Adding valproic acid to panitumumab and irinotecan for metastatic colorectal cancer rechallenge
Randomized Phase 2 Study of Valproic Acid Combined With Rechallenge Anti-EGFR Based Regimen Regimens in Pretreated Patients With RAS/BRAF Wild-type Metastatic Colorectal Cancer - VICTORIA Trial
This trial tests whether giving oral valproic acid along with panitumumab and irinotecan helps people with RAS/BRAF wild-type metastatic colorectal cancer who are being rechallenged with anti‑EGFR therapy.
Quick facts
| Phase | Phase 2 |
|---|---|
| Study type | Interventional |
| Enrollment | 130 (estimated) |
| Ages | 18 Years and up |
| Sex | All |
| Sponsor | National Cancer Institute, Naples Academic / other |
| Drugs / interventions | panitumumab, bevacizumab, fruquintinib, immunotherapy, panitimumab, chemotherapy |
| Locations | 8 sites (Caserta, CE and 7 other locations) |
| Trial ID | NCT06714357 on ClinicalTrials.gov |
What this trial studies
This multicenter, open-label, randomized phase 2 study will enroll about 130 patients with RAS/BRAF wild-type metastatic colorectal adenocarcinoma who are candidates for an anti‑EGFR rechallenge (third-line or later) and have RAS/BRAF wild-type ctDNA at study entry.

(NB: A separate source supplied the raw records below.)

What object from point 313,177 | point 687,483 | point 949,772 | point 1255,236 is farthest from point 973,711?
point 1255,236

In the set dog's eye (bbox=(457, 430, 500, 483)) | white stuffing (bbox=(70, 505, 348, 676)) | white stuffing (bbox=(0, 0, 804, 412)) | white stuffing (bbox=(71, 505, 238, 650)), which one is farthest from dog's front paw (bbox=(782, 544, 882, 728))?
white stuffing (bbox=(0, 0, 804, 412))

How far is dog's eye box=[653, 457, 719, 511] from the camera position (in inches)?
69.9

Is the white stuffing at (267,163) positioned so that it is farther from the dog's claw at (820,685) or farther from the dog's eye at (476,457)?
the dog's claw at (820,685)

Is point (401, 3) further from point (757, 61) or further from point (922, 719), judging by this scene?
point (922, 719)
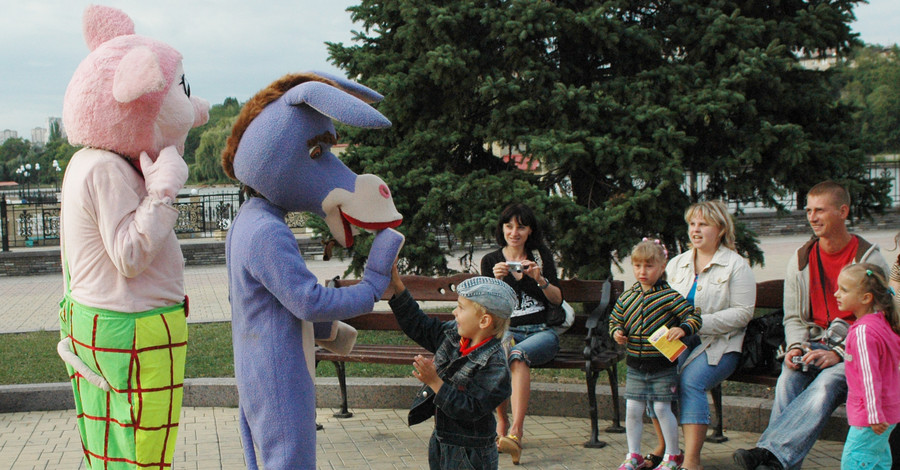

Participants are randomized 1:1 to irinotecan plus panitumumab with or without daily oral valproic acid, administered every two weeks and with VPA titrated to a target serum level of 50–100 µg/mL; an initial safety run-in precedes full enrollment. The protocol includes serial tissue and liquid biopsies for correlative biomarker and tumor evolutionary analyses. Patients remain on treatment until progression, unacceptable toxicity, or other discontinuation criteria and are followed for subsequent therapies and survival.
Who should consider this trial
Good fit: Adults with metastatic colorectal adenocarcinoma who are RAS/BRAF wild-type in both archival tissue and ctDNA, previously benefited from anti‑EGFR therapy, and are candidates for a panitumumab plus irinotecan rechallenge (third-line or later) are ideal participants.
Not a fit: Patients with RAS or BRAF mutations on ctDNA, those who never had meaningful benefit from prior anti‑EGFR therapy, or those who cannot tolerate valproic acid or irinotecan are unlikely to benefit from this approach.
Why it matters
Potential benefit: If successful, adding valproic acid could extend or restore benefit from anti‑EGFR therapy and delay or reverse resistance in selected patients.
How similar studies have performed: Rechallenging anti‑EGFR therapy guided by ctDNA has shown promise in prior studies, but combining rechallenge with valproic acid is a novel approach with limited clinical data so far.
Eligibility criteria
Show full inclusion / exclusion criteria
Inclusion Criteria (Study Part 1):
1. Written informed consent to study procedures and to correlative studies.
2. Either sex aged ≥ 18.
3. Histologically proven of colorectal adenocarcinoma.
4. Diagnosis of metastatic disease.
5. RAS/BRAF wild-type status at initial diagnosis assessed at local centers according with a validated method defined by EMA and known MMR/MSI status
6. RAS (NRAS and KRAS exon 2,3 and 4) and BRAF wild-type in liquid biopsy at study entry (according to central testing).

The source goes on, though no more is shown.